Their newest album is some of the most infectious stuff I've ever heard. Seriously - if I'm in a horrible mood that album never fails to put a stupid grin on my face. I haven't been digging the earlier stuff as much, but "Dear Science" hasn't left my rotation in like a month, which is damned long time considering that we all have access to like a quadrillion different albums these days.

/semi-jack. sorry

 
mud_shark 2009-02-10 09:46:36 PM  
mostlygray: My favorite thing to hear is the musicians having a good time. It makes me smile when a guitarist or singer hits a sour note and has to cover it up.

Or they just come right out and say they screwed up and have to start the song all over.

8/16/87 at Telluride, Jerry Garcia can be heard saying "Wait a minute, this is all farked up....We're in the wrong key" about 45 seconds into Brokedown Palace - so they start over.

Link (new window)

IIRC, there was also a Hell In a Bucket at the Meadowlands where (so I'm told, Weir looked up when it was time to start singing apparently thinking the mike-stand was right in front of him and the band just kind of winds it down and restarts).

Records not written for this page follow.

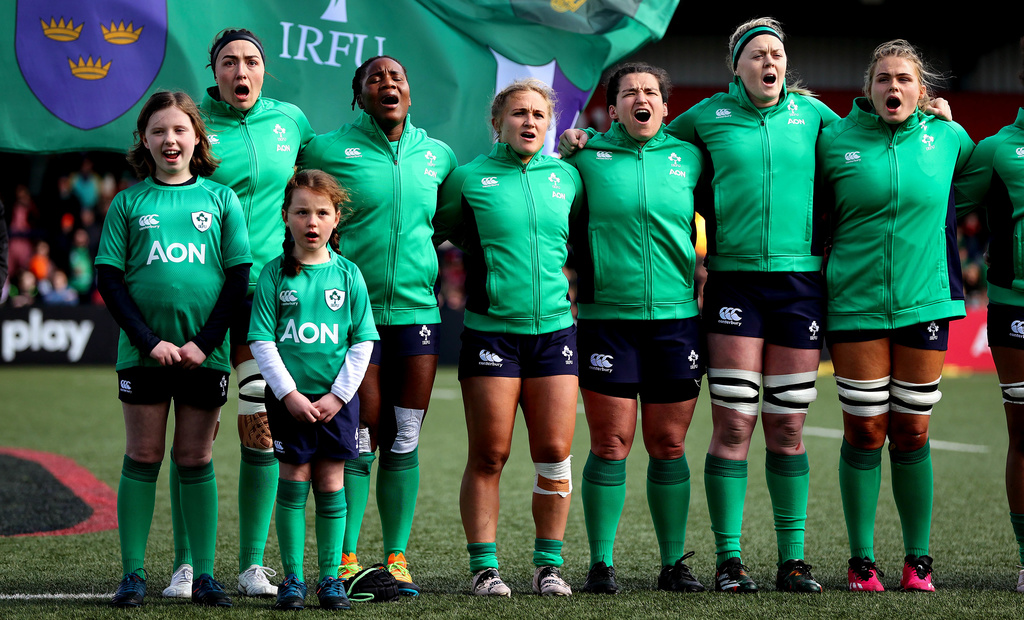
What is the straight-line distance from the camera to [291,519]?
3.72 meters

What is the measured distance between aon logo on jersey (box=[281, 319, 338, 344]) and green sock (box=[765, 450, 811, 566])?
1.87 m

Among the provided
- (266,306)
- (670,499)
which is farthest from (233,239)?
(670,499)

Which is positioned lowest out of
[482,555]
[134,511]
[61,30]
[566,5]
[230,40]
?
[482,555]

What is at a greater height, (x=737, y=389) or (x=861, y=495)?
(x=737, y=389)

I've heard live recordings of Neil Young having to start over too (I'll have to dig that one up - I believe it was over a minute into Hurricane.)

And of course, there's Gov't Mule releasing a live album with the tagline "No overdubs, no editing, no apologies."

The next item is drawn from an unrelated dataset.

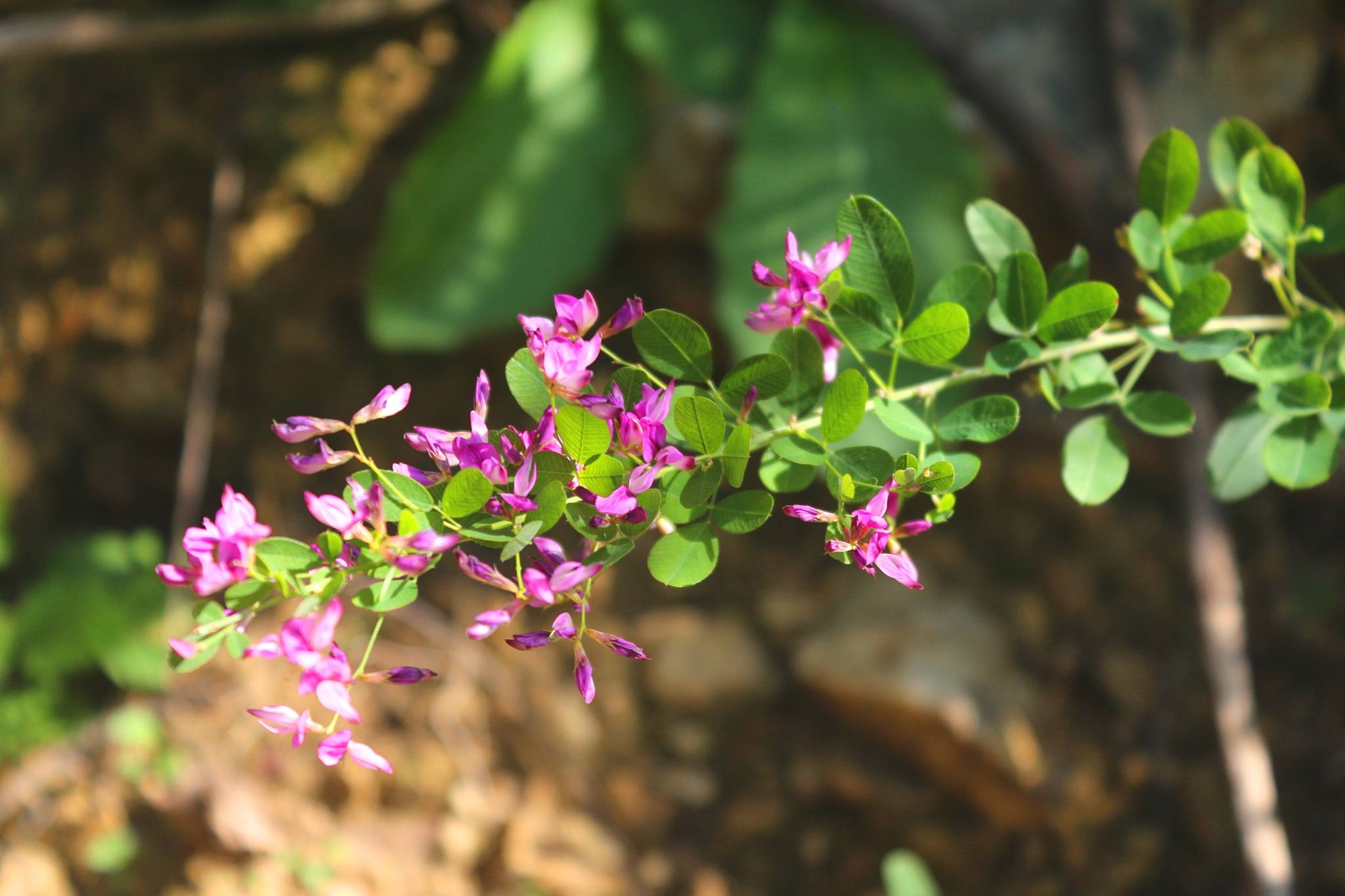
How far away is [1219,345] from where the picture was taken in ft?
2.40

Then, Zappa who would just humiliate the band members for farking up (or maybe he was just messing around).

From Make a Jazz Noise Here:

Well . . . Ike Willis, ladies and gentlemen . . . Mike Keneally . . . Walt Fowler . . . Bruce Fowler . . . Paul Carman . . . Albert Wing . . . Kurt McGettrick . . . Chad Wackerman . . . Now this is a special case, ladies and gentlemen, get that spot light over here, this is Ed Mann. Now, Ed had a tragic experience a few moments ago. One of the loyal fans in the audience came up and treated him like a war criminal because he farked up the lick on "Dickie's Such An Asshole" way back when--who knows?--several weeks ago. But the people who come to these shows listen so carefully to every little detail that this man was deeply offended by Ed's performance. So to make sure that he gets his money's worth tonight, we're gonna dwell on it for a few moments now, and have Ed actually practice, kinda warm up for that big lick that happens in "Dickie's Such An Asshole." We're gonna rehearse it right now, ready? Just do it as a solo, here we go

 
Heist 2009-02-10 09:48:04 PM  
Some Bass Playing Guy: HotLonelyTeenageGirl: and I blame Pro Tools. The wave form for a track should NOT be a solid block.

Wait, what?

Last I checked Pro Tools didn't make the engineer or producer's decisions.


Don't you get it? This is a "yay analog, boo digital" music thread. It's where people regurgitate facts from that Steve Albini essay they read one time.

I know just enough about recording to know that I don't know much about recording, which seems to be more than most people in here.